* **Exercise directions**
Using the material below, work out how many lines contain "site". Only the number is wanted.

* **Records**
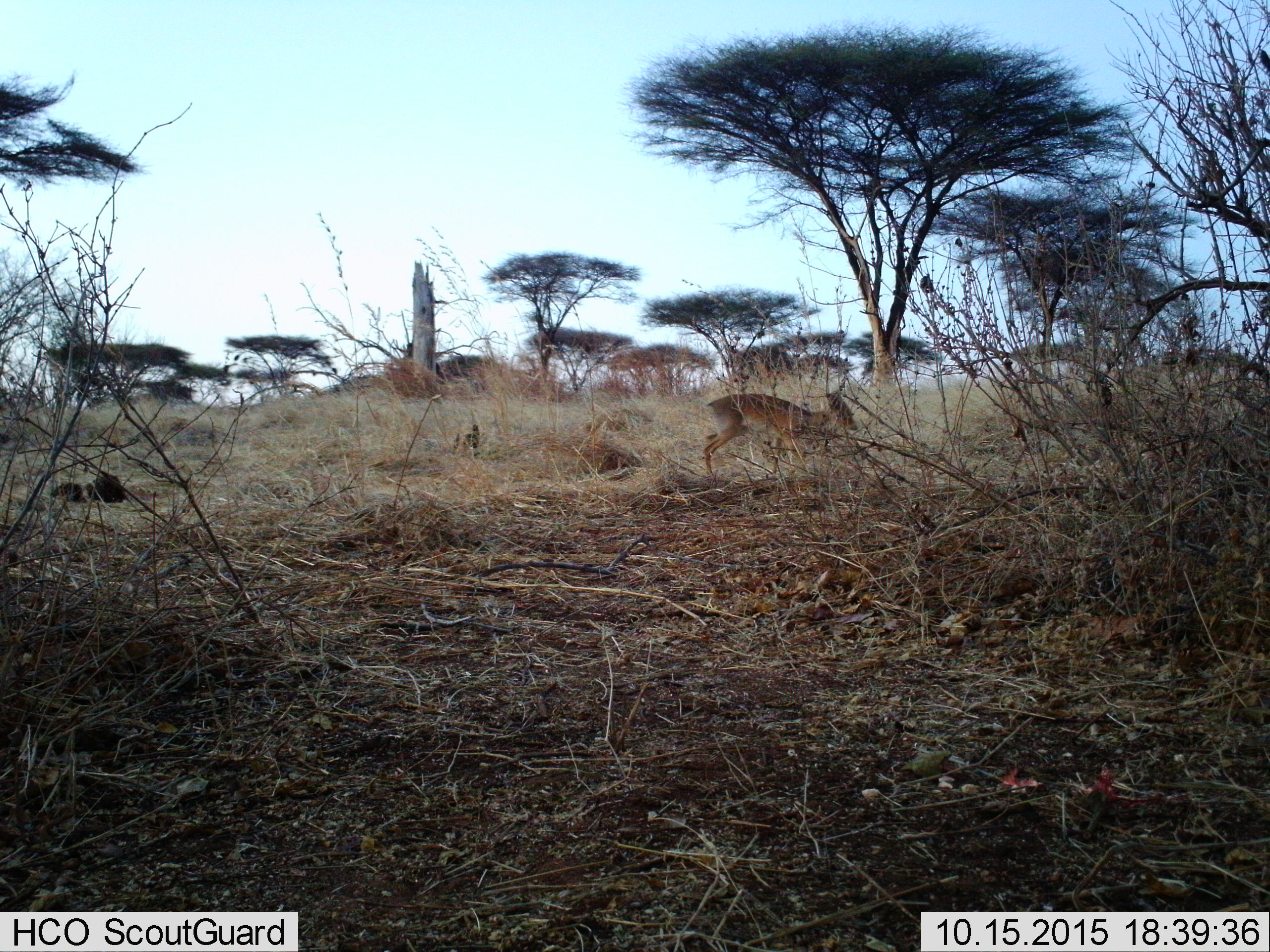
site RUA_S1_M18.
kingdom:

* * *

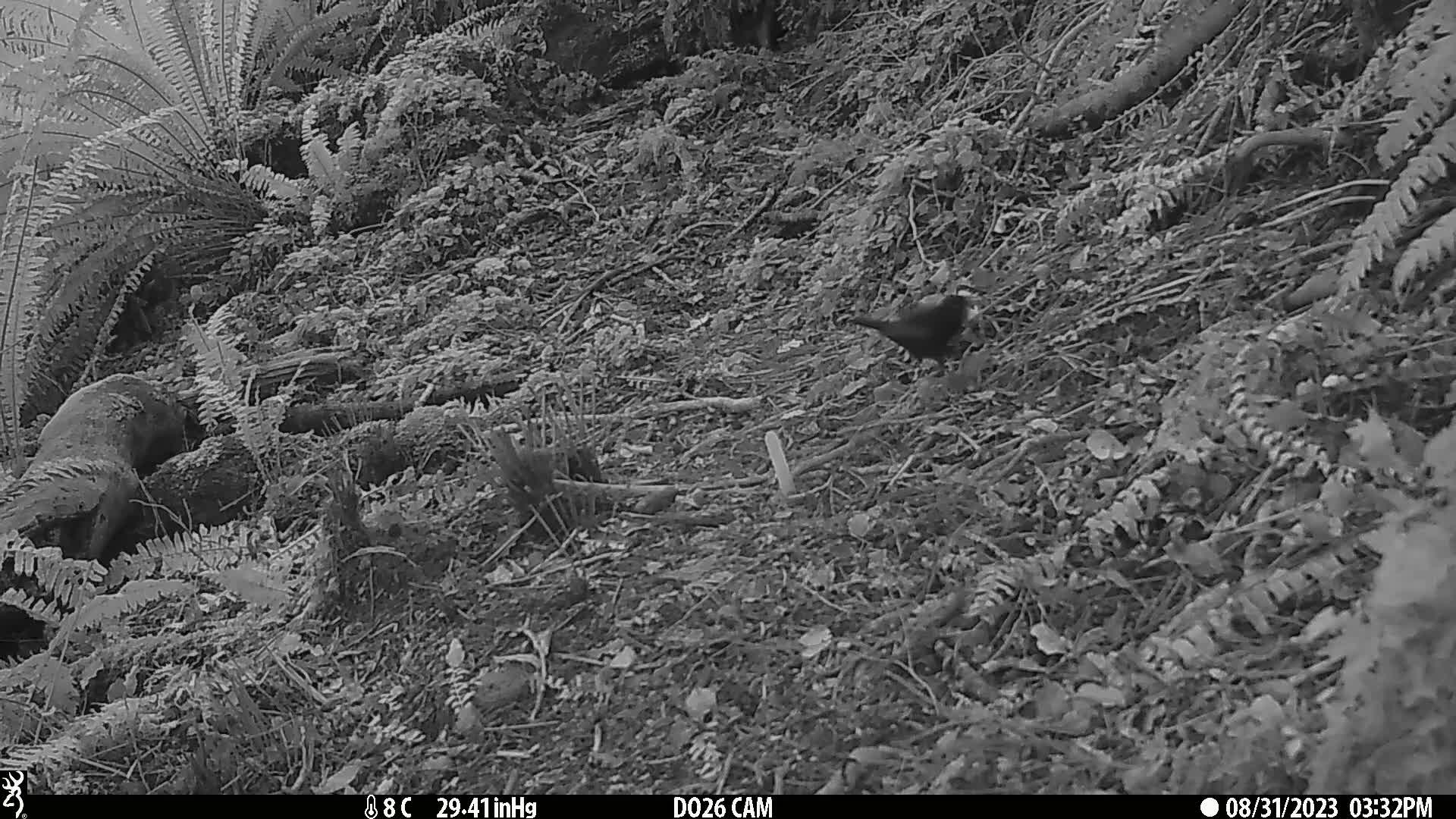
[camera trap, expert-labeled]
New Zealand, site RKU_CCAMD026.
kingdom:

* **Result for this exercise**
2